[Text provided — start]

Joe Staton, client strategy director at GfK, commented; “The bad news is that the improvement in the Overall Index Score seen over recent months stalled slightly in February due to a fall across most measures. However, the good news is that optimism for our personal financial situation for the next 12 months has not slipped back.”

Kyle Chapman, forex analyst at Bellinger Group “The pound has consolidated at a higher level this morning, undeterred by an unexpected fall in GfK consumer confidence.”

He added; “A global risk asset inflow keeps sterling buoyed despite a widening US yield advantage. FX has detached somewhat from rate spreads over the past few days.”

Market interest rate expectations have shifted again with the Bank of England now expected to lag the Federal Reserve and ECB following a run of generally positive UK data with less than a 50% chance of a June move.

Market confidence in an early cut in Federal Reserve interest rates has continued to fade.

[Text provided — finish]

== What to produce ==
Copy out the passage on sterling and the GfK consumer confidence reading in full, word for word.

[Supplied information — start]

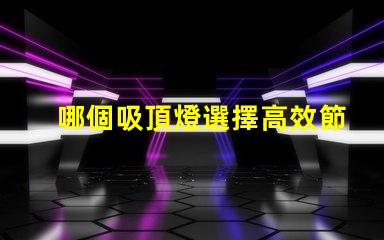 哪個吸頂燈選擇高效節能的完美照明解決方案
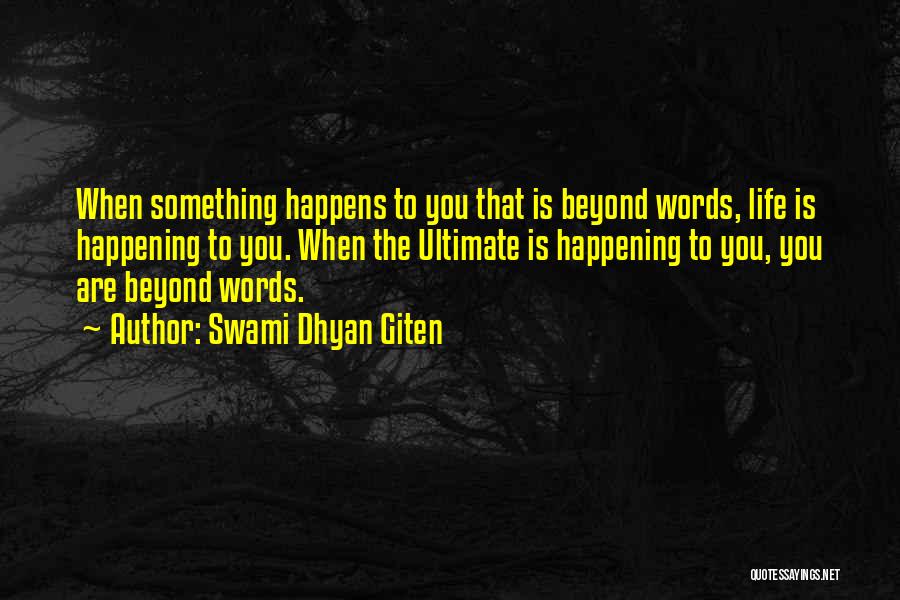 When Life Happens Quotes By Swami Dhyan Giten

[Supplied information — finish]

== Exercise answer ==
Joe Staton, client strategy director at GfK, commented; “The bad news is that the improvement in the Overall Index Score seen over recent months stalled slightly in February due to a fall across most measures. However, the good news is that optimism for our personal financial situation for the next 12 months has not slipped back.”

Kyle Chapman, forex analyst at Bellinger Group “The pound has consolidated at a higher level this morning, undeterred by an unexpected fall in GfK consumer confidence.”

He added; “A global risk asset inflow keeps sterling buoyed despite a widening US yield advantage. FX has detached somewhat from rate spreads over the past few days.”

Market interest rate expectations have shifted again with the Bank of England now expected to lag the Federal Reserve and ECB following a run of generally positive UK data with less than a 50% chance of a June move.

Market confidence in an early cut in Federal Reserve interest rates has continued to fade.